"""

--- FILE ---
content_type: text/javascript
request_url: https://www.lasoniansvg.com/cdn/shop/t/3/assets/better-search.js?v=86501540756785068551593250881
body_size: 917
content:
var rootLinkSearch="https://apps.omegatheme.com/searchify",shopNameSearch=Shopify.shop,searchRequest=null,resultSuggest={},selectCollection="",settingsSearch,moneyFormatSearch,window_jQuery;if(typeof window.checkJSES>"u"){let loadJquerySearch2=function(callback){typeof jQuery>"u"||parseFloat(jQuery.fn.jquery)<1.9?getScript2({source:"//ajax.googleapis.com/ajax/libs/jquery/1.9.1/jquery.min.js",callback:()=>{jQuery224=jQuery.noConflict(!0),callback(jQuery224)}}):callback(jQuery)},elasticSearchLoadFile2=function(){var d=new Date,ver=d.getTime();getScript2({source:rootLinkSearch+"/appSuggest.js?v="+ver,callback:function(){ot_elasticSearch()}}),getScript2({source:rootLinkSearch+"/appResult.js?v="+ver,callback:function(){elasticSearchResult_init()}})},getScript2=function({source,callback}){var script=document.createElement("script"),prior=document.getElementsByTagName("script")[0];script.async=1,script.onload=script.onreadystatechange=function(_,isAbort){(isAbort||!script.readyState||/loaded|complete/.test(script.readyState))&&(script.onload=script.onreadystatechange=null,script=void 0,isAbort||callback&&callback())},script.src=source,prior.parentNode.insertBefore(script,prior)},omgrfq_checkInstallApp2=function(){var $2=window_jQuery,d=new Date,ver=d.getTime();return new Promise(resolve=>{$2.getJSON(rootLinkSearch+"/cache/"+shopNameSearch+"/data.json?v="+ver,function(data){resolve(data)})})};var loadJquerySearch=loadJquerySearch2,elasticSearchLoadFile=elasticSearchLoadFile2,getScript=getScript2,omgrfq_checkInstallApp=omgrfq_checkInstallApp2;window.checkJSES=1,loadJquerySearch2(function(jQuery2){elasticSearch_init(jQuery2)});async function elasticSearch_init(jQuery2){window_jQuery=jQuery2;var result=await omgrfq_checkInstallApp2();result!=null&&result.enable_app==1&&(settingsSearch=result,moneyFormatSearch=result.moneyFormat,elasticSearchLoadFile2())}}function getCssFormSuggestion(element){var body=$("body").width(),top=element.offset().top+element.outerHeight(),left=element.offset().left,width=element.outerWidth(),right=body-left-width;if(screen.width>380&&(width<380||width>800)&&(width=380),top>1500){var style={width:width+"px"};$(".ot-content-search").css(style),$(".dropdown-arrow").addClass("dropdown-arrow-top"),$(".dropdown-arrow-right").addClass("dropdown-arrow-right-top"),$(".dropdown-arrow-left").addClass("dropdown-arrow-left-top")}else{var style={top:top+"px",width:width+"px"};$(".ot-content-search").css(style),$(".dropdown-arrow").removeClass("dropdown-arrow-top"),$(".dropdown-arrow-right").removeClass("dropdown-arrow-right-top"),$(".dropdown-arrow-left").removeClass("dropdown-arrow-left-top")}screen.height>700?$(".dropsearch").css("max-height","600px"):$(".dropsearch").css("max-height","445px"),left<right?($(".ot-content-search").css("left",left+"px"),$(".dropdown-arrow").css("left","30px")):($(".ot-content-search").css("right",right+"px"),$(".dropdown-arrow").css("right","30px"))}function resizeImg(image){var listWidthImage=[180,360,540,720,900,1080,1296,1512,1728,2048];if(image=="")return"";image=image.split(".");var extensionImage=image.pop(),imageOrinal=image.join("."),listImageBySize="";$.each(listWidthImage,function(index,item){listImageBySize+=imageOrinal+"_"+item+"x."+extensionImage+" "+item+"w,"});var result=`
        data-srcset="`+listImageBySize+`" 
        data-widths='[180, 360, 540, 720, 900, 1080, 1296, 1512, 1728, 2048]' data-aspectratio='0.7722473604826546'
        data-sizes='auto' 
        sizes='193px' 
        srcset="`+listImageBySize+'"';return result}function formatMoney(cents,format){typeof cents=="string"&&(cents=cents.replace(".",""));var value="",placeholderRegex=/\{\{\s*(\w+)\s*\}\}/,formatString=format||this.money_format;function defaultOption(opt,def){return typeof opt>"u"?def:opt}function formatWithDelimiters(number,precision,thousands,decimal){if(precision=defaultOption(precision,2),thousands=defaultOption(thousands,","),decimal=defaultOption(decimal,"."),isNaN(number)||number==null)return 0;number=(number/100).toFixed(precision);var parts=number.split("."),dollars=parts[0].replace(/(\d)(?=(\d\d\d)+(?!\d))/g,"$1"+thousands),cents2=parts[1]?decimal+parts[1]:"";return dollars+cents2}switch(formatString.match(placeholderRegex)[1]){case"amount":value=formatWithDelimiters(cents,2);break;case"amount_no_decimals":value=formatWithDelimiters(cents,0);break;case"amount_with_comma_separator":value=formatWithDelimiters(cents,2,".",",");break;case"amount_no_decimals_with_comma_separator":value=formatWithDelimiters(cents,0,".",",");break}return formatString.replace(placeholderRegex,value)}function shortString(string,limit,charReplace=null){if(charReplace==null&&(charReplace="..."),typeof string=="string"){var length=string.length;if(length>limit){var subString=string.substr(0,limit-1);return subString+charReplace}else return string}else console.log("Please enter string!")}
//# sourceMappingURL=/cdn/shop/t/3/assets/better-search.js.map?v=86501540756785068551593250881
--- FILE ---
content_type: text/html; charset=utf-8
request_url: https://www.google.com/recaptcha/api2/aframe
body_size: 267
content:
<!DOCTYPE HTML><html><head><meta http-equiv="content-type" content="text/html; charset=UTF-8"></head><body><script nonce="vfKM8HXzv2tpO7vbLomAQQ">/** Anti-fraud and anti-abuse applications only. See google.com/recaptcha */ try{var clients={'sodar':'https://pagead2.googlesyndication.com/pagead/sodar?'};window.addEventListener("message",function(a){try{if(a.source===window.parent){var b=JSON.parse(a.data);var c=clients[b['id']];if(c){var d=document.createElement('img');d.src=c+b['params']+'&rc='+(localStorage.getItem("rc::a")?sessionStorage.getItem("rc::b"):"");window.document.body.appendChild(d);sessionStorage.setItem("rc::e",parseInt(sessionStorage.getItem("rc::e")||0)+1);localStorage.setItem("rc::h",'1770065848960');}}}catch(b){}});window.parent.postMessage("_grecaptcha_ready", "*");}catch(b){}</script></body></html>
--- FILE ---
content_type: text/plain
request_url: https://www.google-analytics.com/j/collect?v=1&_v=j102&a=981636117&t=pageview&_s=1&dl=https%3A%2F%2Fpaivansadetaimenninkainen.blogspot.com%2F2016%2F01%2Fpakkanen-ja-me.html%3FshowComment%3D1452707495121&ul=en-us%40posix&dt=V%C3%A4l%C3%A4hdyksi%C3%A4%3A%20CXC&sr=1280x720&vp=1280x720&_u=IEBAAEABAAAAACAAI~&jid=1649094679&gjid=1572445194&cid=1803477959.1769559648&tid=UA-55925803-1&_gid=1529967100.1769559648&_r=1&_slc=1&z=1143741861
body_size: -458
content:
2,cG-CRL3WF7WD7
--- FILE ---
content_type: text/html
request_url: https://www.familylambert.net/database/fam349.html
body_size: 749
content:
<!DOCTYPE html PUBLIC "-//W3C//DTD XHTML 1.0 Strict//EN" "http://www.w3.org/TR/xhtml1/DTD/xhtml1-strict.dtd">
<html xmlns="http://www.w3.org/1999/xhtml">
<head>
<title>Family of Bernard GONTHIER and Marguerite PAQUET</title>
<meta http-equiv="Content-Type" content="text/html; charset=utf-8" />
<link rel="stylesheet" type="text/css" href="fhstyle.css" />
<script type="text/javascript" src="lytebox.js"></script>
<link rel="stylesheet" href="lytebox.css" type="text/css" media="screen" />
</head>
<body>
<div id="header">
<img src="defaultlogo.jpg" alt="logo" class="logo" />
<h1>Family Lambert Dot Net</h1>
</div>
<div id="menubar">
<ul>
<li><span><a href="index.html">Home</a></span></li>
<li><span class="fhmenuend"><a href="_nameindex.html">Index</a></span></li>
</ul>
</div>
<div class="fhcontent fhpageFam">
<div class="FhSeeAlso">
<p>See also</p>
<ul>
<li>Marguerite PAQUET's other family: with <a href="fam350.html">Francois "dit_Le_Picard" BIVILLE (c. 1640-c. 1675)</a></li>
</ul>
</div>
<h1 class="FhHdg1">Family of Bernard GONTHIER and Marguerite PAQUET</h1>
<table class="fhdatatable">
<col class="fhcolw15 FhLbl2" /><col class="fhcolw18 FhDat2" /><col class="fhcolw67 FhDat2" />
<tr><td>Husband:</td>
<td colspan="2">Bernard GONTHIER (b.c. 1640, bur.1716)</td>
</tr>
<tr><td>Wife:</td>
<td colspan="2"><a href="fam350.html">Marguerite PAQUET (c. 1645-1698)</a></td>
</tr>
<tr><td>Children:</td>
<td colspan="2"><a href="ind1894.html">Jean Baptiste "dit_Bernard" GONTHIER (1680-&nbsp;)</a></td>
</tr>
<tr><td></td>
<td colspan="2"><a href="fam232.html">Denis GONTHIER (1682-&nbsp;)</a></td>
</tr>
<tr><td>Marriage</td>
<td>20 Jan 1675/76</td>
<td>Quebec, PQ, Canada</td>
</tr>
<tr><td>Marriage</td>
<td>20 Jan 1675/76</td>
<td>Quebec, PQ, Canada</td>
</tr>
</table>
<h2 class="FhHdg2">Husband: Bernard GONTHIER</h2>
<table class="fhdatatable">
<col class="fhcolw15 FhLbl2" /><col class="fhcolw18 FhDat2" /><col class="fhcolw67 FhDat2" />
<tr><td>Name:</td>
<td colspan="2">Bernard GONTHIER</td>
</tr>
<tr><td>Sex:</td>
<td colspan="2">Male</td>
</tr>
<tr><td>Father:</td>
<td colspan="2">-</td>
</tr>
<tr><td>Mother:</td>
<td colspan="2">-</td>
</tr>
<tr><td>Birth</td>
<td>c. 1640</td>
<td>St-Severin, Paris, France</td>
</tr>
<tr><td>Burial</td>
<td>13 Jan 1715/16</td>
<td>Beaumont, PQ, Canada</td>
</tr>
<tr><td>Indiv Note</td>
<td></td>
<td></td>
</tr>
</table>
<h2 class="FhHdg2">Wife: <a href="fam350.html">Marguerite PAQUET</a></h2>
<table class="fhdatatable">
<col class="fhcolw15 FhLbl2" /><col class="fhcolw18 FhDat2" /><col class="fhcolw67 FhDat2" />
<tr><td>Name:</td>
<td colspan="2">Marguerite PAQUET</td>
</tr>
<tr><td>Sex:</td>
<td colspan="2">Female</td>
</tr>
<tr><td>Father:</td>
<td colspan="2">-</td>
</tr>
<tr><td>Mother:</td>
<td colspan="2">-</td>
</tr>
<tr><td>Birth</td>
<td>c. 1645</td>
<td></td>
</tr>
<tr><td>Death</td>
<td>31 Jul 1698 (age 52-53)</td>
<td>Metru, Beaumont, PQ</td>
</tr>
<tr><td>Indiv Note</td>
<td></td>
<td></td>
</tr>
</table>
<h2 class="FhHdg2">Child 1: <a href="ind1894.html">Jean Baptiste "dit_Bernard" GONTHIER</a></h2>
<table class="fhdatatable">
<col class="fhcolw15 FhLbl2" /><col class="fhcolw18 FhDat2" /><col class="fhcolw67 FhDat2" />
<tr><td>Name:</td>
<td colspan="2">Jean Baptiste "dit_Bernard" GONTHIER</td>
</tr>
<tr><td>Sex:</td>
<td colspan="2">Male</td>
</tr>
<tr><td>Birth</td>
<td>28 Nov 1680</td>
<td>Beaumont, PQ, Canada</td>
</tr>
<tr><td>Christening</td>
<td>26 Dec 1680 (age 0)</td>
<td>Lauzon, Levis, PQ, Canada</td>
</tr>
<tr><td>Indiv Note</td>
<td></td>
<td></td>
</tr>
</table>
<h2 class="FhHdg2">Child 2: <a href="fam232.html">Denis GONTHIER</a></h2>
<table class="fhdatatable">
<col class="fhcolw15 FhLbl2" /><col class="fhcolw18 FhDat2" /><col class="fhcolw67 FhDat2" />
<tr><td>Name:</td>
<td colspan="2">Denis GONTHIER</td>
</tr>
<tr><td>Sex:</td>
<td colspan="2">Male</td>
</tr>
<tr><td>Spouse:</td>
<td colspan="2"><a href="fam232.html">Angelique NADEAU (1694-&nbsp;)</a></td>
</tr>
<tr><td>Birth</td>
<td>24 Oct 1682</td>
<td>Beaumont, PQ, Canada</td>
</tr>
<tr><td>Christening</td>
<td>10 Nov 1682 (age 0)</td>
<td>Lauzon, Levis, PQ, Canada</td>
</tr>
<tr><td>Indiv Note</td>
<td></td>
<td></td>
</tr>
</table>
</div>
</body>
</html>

"""

§ **WORK TO BE COMPLETED**: Copy out all lines from the records where the word "Husband" appears.

§ **RESPONSE BELOW**:
<tr><td>Husband:</td>
<h2 class="FhHdg2">Husband: Bernard GONTHIER</h2>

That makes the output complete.